(Tasks to complete):
1) Answer these questions from the passage on the Associated Chambers of Commerce and Industry of India, one line each:
(a) In what year was ASSOCHAM established, and which group led the chambers that founded it?
(b) Who was appointed president in 2021, and whom did that person replace?
(c) What was the name of the virtual summit the association held in 2021?
2) List every city where the passage on the Associated Chambers of Commerce and Industry of India places a regional office.
3) Pick up the passage on the Associated Chambers of Commerce and Industry of India from its final sentence and carry it on.

The Associated Chambers of Commerce and Industry of India () is a non-governmental trade association and advocacy group based in New Delhi, India. The organisation represents the interests of trade and commerce in India, and acts as an interface between issues and initiatives. The goal of this organisation is to promote both domestic and international trade, and reduce trade barriers while fostering conducive environment for the growth of trade and industry of India.

Background
ASSOCHAM was established in 1920 by a group of chambers of commerce led by the Calcutta Traders Association. The Association's head office is located in New Delhi and regional offices are located in the cities of Ahmedabad, Bengaluru, Ranchi, Jammu, Chandigarh and Kolkata. , ASSOCHAM covers a membership of over 4.5 lakh companies and professionals across the country.

ASSOCHAM members represent the following sectors: 
 Trade (national and international)
 Industry (domestic and international)
 Professionals (e.g., CAs, CSs, CMAs, lawyers, consultants)

The association has appointed Vineet Agar, the managing director of Transport Corporation of India, as its new president to replace Niranjan Hiranandani in 2021.

In 2021 the association held a virtual summit by the name of Xelerate North, where the Himachal Pradesh Industries Minister Bikram Singh and others were invited to discuss industry issues.

(Recorded data):

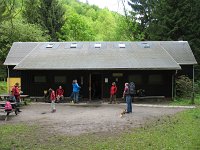 IMG_5569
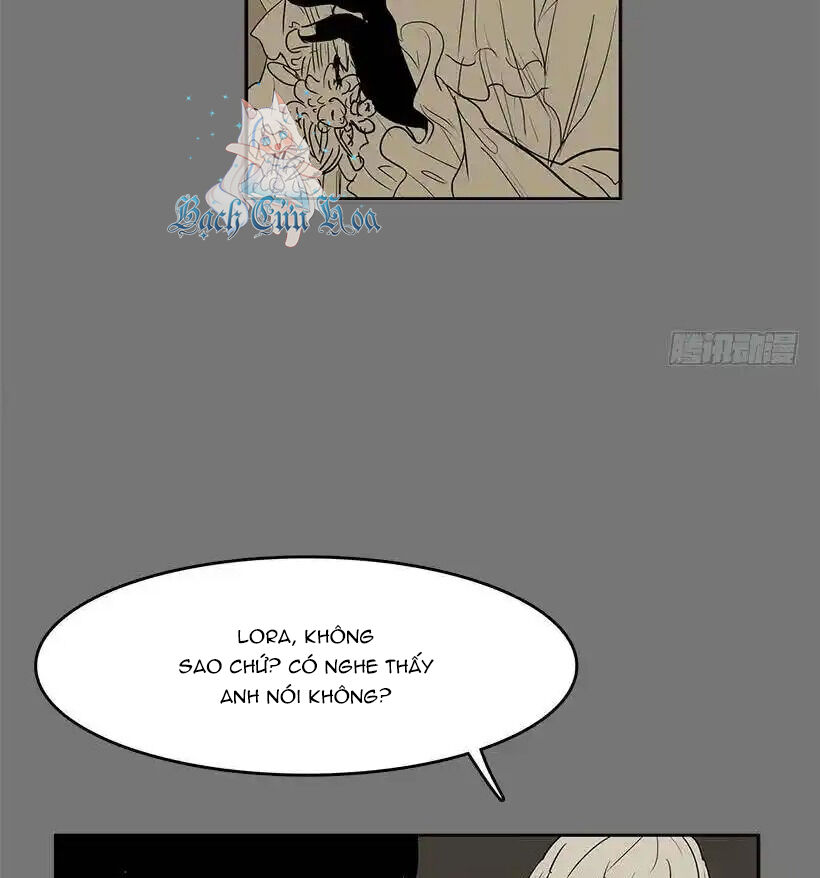 Cửa Hàng Vô Danh Chapter 138 - Trang 2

(Results for each task):
1)
(a) 1920; the Calcutta Traders Association.
(b) Vineet Agar, managing director of Transport Corporation of India, replaced Niranjan Hiranandani.
(c) Xelerate North.

2) Ahmedabad, Bengaluru, Ranchi, Jammu, Chandigarh, Kolkata

3)
Committees
ASSOCHAM operates 59 Expert Committees, 10 state councils and 11 International Councils that provide an interactive platform to members for interaction and aid formulating policy recommendations to facilitate economic, industrial and social growth. The association has a special role in promoting international trade, and often hosts international trade delegates to India, along with sending delegations of Indian business groups to foreign locations. It also interacts with international counterpart organisations to promote bilateral economic issues. ASSOCHAM is a member of the International Chamber of Commerce, the World Business Organisation, through ICC, India.

ASSOCHAM is authorised by the Government of India to issue Certificates of Origin, certify commercial invoices, and recommend business visa.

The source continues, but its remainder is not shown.